Terschelling was the setting for our third matchmaking visit. Oer ol designed an open programme so we could hear the island from many angles, then turn those conversations into clear directions for artistic work.

We began with a crash course in the island’s history and geology at Museum Het Behouden Huis, led by Richard van Veen, before heading out with Staatsbosbeheer forest rangers to see how land management decisions shape today’s dunes, woods and wetlands.The day continued with the Walk of Grief with Arjan Berkhuysen and Anemoon Elzinga, followed by a foraged cook-up with Flang in de Pan—conversations flowed between ecology, memory and food. The next morning we took the Strandbus along the North Sea beach with guide Chris Scheepstra, visited organic dairy farmer Neeke van Zwol, and heard a joint presentation by landscape archaeologist Dr Heleen van Londen and artist Sjoerd Willem Bosch about their upcoming visual art project during Oerol festival. Two wrap-ups—first on the Dutch transitions, then with the full partner group—helped collect the threads.

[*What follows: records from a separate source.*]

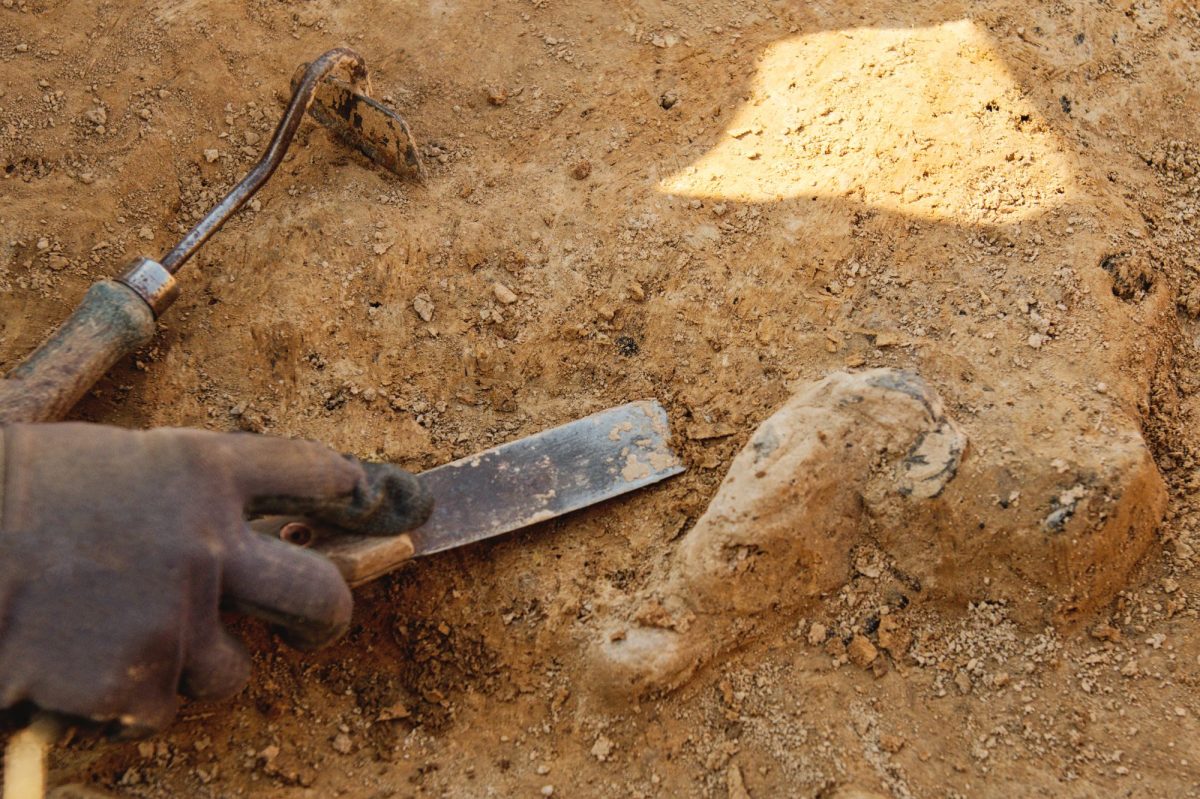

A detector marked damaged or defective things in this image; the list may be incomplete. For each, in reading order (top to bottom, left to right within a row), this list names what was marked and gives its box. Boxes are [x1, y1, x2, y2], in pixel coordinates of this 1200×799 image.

rusty metal rake head [120, 46, 422, 314]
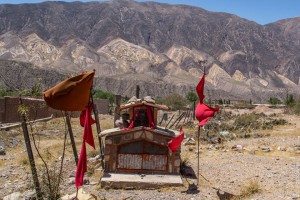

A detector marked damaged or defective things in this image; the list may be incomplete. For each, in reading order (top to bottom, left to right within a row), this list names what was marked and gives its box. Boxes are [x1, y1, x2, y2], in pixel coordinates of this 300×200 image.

rusted metal sheet [118, 154, 142, 170]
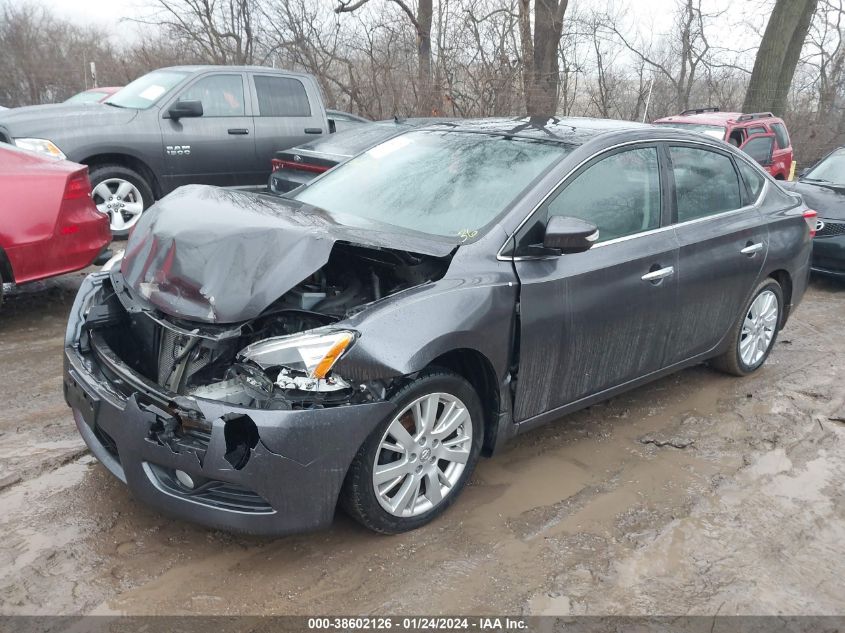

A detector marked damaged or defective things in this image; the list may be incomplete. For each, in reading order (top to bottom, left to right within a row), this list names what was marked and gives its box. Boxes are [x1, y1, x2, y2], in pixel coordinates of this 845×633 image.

crumpled hood [0, 103, 137, 138]
crumpled hood [118, 183, 454, 320]
crumpled hood [780, 180, 844, 222]
damaged grille [816, 218, 844, 236]
damaged gray sedan [62, 118, 816, 532]
broken front bumper [64, 274, 398, 536]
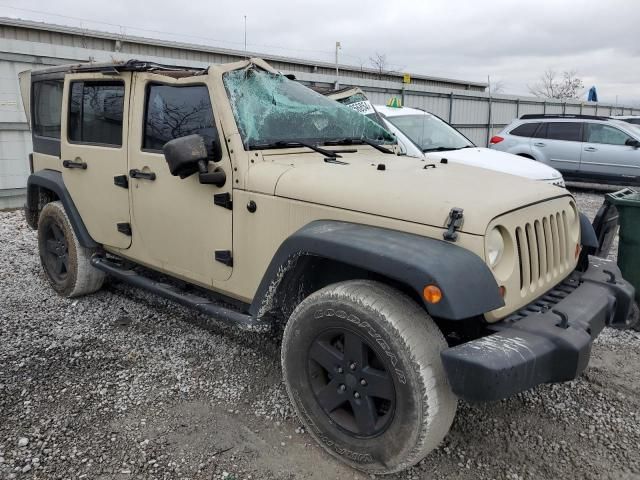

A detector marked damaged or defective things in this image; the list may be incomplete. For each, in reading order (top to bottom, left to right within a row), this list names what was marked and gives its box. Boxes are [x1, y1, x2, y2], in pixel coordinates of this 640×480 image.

shattered windshield [225, 68, 396, 148]
shattered windshield [382, 113, 472, 151]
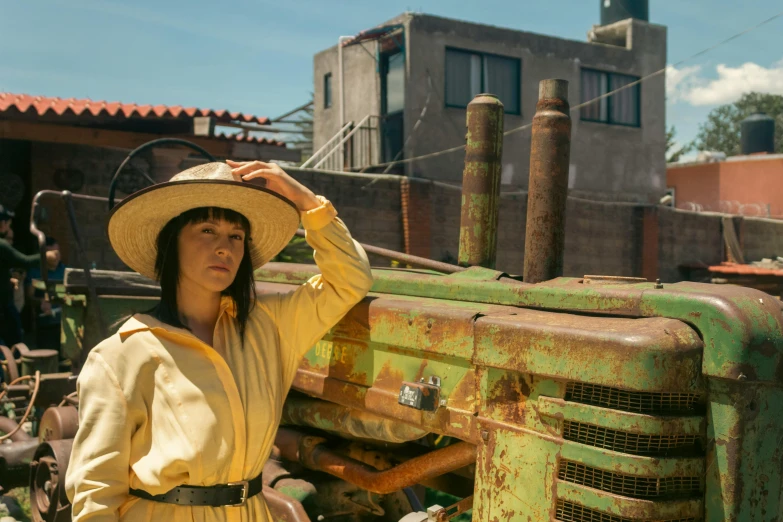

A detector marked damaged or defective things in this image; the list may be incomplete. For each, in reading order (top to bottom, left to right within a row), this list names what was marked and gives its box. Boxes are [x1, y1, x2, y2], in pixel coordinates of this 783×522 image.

rusted metal surface [460, 92, 502, 268]
rusty pipe [456, 92, 506, 268]
rusted metal surface [524, 78, 572, 280]
rusty pipe [524, 78, 572, 280]
rusted metal surface [296, 230, 466, 274]
rusty pipe [0, 414, 31, 438]
rusted metal surface [0, 414, 31, 438]
rusted metal surface [39, 404, 79, 440]
rusty pipe [282, 396, 428, 440]
rusted metal surface [282, 396, 428, 440]
rusted metal surface [0, 436, 40, 490]
rusted metal surface [30, 436, 73, 516]
rusted metal surface [264, 484, 312, 520]
rusted metal surface [276, 424, 478, 494]
rusty pipe [278, 424, 480, 494]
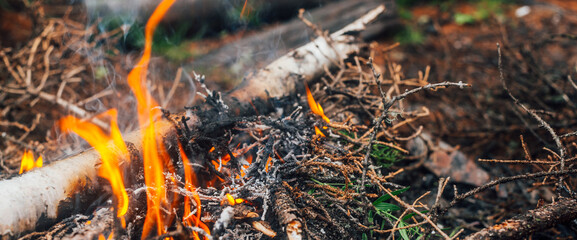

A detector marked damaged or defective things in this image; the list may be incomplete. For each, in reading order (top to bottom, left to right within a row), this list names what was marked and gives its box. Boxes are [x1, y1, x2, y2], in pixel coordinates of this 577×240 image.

The freshwater lens quickly came into focus. Beneath the sand lies a vast store of freshwater floating on saltwater; as sea level rises, saltwater rises too, pushing the lens upward and altering life above ground—from agriculture and nature to drinking water and building. It’s an invisible structure with visible effects: van Zwol has seen ditches near the outer dyke turn too salty for cattle, and plant communities across the island are shifting with salinity. Researchers model scenarios; others test adaptation, from water-retention measures to salt-tolerant crops.

That science meets strong feeling. We looked at Waterpracht, a water-retention project where new dams and widened ditches sparked local resistance; two dams were even destroyed. After an unusually wet winter, some residents blamed the interventions for high water, despite their aim to create capacity for exactly that. These tensions—between mitigation and perception, long-term care and day-to-day experience—were present in many conversations on the island.

Around the table and out in the field were colleagues from Oerol, Le Citron Jaune and SYTEV, trainers from Activate Performing Arts, and a wide local mix: archaeologists and archivists, land stewards, scientists, farmers, entrepreneurs and residents. The variety was deliberate—Oerol’s approach was to gather multiple readings of the landscape before committing to the questions artists will be asked to work with.

By the end of the visit, two directions were ready to carry forward as briefs: the freshwater lens—including how to make an unseen “ghost island” legible to wider audiences—and a second line around the sea dyke opening at Boschplaat, asking how art might help communities think with change in a protected area. These sit within Oerol’s programme ecology and will lead into a preparatory site visit, a joint lab in Dorset, and a residency with public sharing during Oerol 2025.

For LAND, the matchmaking visits are a new way of working. They bring local expertise and visiting partners together to read a landscape side by side and turn that shared reading into workable briefs for artists. On Terschelling, that meant treating science, stewardship and daily life as part of the same conversation—and letting the island’s freshwater and salt stories guide what happens next.